First-home buyers grab photo op

America’s young home buyers are reportedly rushing out to hire a professional photographer to ‘craft elaborate photo shoots in or outside a first home’. Could it catch on here?

Pinterest shows a few different shoot styles and ideas. Source: Pinterest

The Wall Street Journal‘s Emily Glazer has looked into this quirky new niche of portraiture that’s driven by a desire for social media Likes and Shares.

Apparently Gen Y represents the largest segment of the US first-home buyer market, and they want cutesy photos with props like a ‘Sold’ sign, love heart symbols shaped by their hands, dangling keys, dancing in bedrooms, and piggyback riding through the front door.

It makes some sense, Glazer observes. Spending hundreds of thousands of dollars on a property, likely the most money the buyer has ever spent, is a major life event – along with birth, marriage, family events and so on.

Them Millennials love broadcasting everything – if no photo documents it, did it really even happen?

Since houses cost way more than most weddings, hiring a professional photographer to shoot the event has a kind of logic to it.
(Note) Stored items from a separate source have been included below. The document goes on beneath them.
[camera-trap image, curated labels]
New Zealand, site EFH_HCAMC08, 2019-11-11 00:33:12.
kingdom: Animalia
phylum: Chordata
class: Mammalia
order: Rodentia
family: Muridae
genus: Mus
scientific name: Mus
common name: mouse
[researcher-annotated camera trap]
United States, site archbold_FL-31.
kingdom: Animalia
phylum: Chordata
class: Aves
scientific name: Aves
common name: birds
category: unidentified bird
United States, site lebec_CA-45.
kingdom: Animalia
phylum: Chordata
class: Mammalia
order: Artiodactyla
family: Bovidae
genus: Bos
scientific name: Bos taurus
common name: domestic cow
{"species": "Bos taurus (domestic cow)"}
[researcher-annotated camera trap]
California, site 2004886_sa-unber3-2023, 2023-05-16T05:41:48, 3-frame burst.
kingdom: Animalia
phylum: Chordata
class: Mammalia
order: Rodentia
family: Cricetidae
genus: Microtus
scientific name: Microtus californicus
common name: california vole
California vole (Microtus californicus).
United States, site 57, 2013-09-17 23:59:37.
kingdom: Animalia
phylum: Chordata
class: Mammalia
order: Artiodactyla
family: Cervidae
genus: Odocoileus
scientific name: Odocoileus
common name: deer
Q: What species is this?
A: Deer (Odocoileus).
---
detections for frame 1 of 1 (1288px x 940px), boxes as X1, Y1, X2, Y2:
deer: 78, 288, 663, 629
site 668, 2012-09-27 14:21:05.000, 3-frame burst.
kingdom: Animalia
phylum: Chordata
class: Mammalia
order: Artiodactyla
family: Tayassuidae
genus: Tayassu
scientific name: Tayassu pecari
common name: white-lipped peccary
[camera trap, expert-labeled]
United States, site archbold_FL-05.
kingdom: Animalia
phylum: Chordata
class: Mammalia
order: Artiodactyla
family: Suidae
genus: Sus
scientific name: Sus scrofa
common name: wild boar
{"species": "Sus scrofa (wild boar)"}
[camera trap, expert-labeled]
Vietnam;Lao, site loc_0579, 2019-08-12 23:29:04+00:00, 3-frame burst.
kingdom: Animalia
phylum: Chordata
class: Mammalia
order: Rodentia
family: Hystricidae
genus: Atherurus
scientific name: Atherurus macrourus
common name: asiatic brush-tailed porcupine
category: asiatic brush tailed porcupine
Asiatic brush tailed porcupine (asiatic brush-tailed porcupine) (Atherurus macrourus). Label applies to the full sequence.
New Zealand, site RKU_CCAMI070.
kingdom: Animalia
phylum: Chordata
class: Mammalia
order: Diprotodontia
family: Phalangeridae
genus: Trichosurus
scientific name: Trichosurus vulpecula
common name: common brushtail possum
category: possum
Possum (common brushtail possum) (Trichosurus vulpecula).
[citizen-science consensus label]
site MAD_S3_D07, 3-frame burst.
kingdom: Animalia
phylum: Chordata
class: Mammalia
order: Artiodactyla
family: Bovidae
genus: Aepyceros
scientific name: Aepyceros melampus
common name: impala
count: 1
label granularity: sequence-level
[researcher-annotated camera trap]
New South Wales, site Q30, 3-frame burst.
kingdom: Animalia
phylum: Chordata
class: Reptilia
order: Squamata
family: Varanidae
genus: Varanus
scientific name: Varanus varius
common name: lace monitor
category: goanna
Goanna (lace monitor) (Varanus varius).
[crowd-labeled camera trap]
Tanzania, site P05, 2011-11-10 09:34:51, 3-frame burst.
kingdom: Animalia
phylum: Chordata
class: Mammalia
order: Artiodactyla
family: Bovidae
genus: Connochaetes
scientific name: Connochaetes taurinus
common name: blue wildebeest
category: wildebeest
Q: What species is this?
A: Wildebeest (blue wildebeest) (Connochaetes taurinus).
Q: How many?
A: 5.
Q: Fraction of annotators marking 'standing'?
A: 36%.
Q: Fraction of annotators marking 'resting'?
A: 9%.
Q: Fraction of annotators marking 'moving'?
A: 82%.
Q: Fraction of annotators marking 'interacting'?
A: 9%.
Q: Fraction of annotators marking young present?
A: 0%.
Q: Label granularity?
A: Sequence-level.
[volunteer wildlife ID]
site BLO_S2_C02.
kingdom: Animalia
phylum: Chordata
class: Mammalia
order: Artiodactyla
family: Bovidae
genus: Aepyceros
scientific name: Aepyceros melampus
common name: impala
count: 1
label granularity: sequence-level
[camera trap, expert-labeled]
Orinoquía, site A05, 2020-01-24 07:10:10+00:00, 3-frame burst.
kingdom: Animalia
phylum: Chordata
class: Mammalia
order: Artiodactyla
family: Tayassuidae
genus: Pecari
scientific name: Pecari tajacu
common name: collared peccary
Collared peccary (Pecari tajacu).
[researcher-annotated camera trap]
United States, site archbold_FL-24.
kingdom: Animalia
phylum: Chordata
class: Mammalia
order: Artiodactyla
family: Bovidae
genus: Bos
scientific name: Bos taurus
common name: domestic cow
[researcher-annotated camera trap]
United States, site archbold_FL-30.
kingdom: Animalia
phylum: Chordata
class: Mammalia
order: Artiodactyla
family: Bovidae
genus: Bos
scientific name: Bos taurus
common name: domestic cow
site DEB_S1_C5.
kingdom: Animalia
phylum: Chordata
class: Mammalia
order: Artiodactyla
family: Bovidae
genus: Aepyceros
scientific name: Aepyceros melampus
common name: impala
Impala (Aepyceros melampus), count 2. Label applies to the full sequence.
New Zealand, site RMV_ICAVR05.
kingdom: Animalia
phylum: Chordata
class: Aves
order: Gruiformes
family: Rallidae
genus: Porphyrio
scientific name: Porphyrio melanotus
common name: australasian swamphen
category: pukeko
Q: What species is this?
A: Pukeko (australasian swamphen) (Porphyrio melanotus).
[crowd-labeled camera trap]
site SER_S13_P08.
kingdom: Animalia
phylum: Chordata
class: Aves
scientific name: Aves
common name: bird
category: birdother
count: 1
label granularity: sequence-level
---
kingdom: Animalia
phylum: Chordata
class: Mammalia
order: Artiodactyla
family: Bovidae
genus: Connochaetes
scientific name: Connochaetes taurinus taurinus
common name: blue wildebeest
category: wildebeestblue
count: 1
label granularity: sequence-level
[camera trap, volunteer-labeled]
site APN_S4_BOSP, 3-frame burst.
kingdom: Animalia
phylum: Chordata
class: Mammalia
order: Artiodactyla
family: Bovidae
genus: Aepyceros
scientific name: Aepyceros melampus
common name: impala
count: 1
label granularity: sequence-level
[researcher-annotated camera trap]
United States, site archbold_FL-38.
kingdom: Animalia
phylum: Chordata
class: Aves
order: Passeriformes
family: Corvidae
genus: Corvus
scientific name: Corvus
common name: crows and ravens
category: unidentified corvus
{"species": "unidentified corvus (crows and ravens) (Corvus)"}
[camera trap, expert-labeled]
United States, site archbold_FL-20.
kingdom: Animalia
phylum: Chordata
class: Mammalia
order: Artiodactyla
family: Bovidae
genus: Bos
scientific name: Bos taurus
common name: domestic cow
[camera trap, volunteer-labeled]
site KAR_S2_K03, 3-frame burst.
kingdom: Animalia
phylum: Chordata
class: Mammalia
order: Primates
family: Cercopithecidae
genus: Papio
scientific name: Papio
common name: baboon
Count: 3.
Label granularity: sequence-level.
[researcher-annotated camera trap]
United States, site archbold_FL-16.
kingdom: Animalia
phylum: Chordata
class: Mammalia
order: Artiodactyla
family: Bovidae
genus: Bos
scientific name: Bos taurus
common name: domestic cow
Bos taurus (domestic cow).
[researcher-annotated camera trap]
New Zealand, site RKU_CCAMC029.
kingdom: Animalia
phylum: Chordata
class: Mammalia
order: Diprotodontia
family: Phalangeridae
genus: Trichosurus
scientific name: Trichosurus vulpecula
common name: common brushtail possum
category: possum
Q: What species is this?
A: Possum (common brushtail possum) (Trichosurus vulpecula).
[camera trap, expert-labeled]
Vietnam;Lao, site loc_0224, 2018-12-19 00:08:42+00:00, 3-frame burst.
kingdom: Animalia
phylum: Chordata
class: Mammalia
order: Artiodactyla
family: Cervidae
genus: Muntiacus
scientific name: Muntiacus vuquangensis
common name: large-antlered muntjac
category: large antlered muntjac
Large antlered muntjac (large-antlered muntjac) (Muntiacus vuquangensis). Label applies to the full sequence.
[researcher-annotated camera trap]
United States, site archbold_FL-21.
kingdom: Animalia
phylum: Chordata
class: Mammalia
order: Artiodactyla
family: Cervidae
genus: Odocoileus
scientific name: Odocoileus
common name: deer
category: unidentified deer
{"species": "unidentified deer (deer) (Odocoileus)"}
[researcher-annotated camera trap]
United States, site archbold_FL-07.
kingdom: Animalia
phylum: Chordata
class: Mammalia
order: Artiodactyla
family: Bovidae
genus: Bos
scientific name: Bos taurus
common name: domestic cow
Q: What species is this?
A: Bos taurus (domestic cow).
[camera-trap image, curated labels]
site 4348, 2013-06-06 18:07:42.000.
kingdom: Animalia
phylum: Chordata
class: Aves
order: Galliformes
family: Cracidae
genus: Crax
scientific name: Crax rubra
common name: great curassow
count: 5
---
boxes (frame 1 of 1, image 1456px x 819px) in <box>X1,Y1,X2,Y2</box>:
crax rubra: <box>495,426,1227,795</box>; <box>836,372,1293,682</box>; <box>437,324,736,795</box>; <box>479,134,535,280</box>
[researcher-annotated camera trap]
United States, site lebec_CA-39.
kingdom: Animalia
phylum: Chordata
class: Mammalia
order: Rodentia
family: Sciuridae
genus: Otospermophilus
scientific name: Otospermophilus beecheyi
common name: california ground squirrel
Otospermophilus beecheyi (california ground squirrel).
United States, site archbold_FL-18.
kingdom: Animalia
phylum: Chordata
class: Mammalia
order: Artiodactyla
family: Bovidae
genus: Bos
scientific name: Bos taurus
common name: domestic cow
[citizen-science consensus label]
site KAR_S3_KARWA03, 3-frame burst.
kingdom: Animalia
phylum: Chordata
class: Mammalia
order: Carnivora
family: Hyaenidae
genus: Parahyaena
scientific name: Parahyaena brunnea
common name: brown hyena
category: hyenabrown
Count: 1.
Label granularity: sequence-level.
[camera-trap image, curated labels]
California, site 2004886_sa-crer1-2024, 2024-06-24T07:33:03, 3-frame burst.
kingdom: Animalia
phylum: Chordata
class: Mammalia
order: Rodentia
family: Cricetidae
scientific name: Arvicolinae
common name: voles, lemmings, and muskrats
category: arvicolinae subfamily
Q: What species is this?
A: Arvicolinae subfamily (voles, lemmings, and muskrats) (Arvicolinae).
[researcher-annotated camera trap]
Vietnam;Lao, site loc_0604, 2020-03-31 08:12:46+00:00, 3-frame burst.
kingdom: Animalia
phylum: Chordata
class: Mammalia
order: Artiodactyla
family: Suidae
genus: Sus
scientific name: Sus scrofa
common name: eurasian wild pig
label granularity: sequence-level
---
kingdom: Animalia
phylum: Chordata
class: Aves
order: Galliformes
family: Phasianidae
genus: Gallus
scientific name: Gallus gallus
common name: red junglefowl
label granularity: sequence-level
US real estate agents interviewed for the WSJ article say it’s a growing trend for first home buyers to ask for photos. Some reckon they’re getting pretty good at snapping a few shots, too.

‘Although they are intentionally sharing news of their purchase, some buyers are surprised by the attention they get,’ Glazer writes. ‘Home buyer Nicole Salas, 28, her husband Jay, 27, and their younger son posed for pictures with a custom toolbox at the title-insurance company where their closing took place.

‘After their real-estate agent posted the photo in July, 550 people liked it. “I noticed a lot of people had commented, so I was like ‘Do these people know us?’” Ms Salas said.
Blair Pomeroy and her husband, Matt, had a photo shoot in 2015 showcasing their new home in Florence, Ky.’

Images of first-home buyer shoots are sprinkled liberally through the social media photo sharing platform, Pinterest.

Should housing become more affordable in Australia, and Millennials stop gorging on smashed avo, maybe the growing US trend will emerge here.